Segment Start: THE INPUT

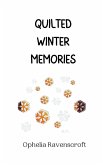 Quilted Winter Memories Quilted Winter Memories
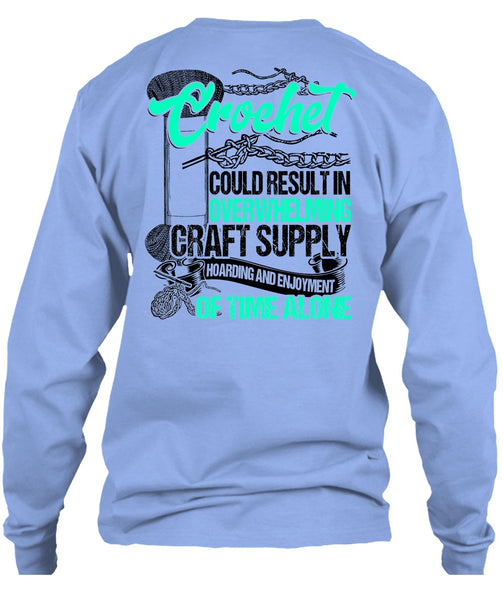 Crochet Could Result T Shirt, I Love Crochet T Shirt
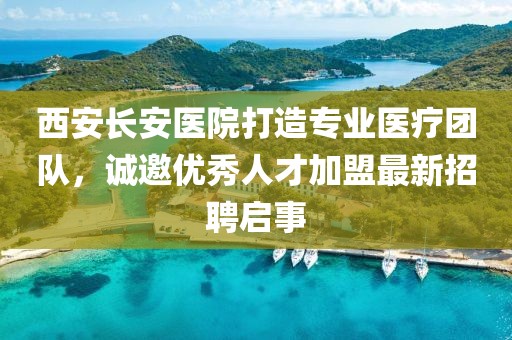西安长安医院打造专业医疗团队，诚邀优秀人才加盟最新招聘启事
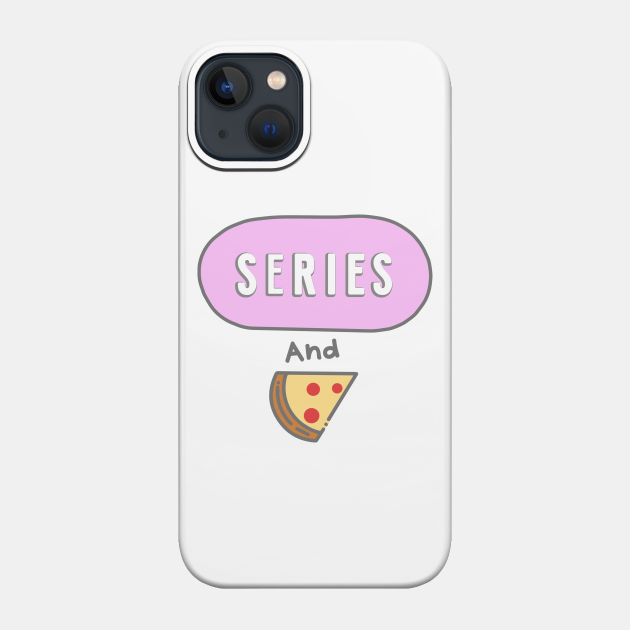 Series and pizza - Series - Phone Case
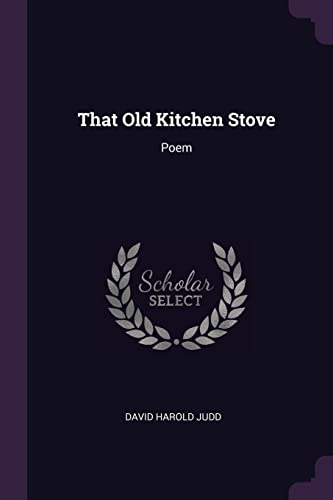 9781377955360: That Old Kitchen Stove: Poem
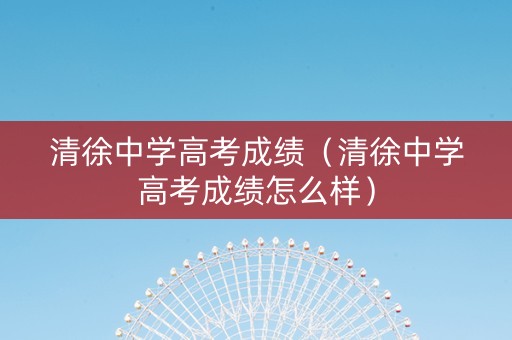 清徐中学高考成绩（清徐中学高考成绩怎么样）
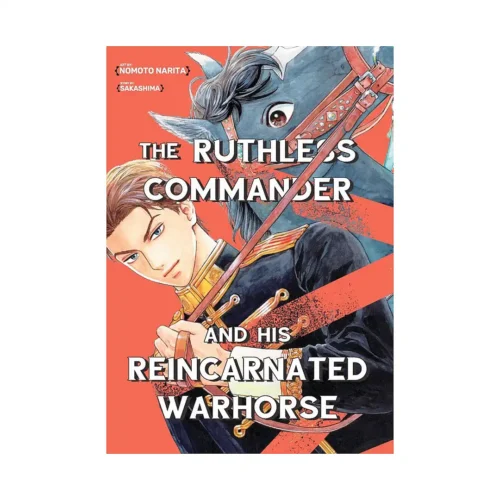 The Ruthless Commander and His Reincarnated Warhorse (Manga)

Segment End: THE INPUT

ASSIGNMENT:
Reproduce exactly, and only, the part of the entries above that runs from the line with "Crochet Could Result" to the last line, both included. Pictures stay out.

WRITTEN ANSWER:
 Crochet Could Result T Shirt, I Love Crochet T Shirt
西安长安医院打造专业医疗团队，诚邀优秀人才加盟最新招聘启事
 Series and pizza - Series - Phone Case
 9781377955360: That Old Kitchen Stove: Poem
 清徐中学高考成绩（清徐中学高考成绩怎么样）
 The Ruthless Commander and His Reincarnated Warhorse (Manga)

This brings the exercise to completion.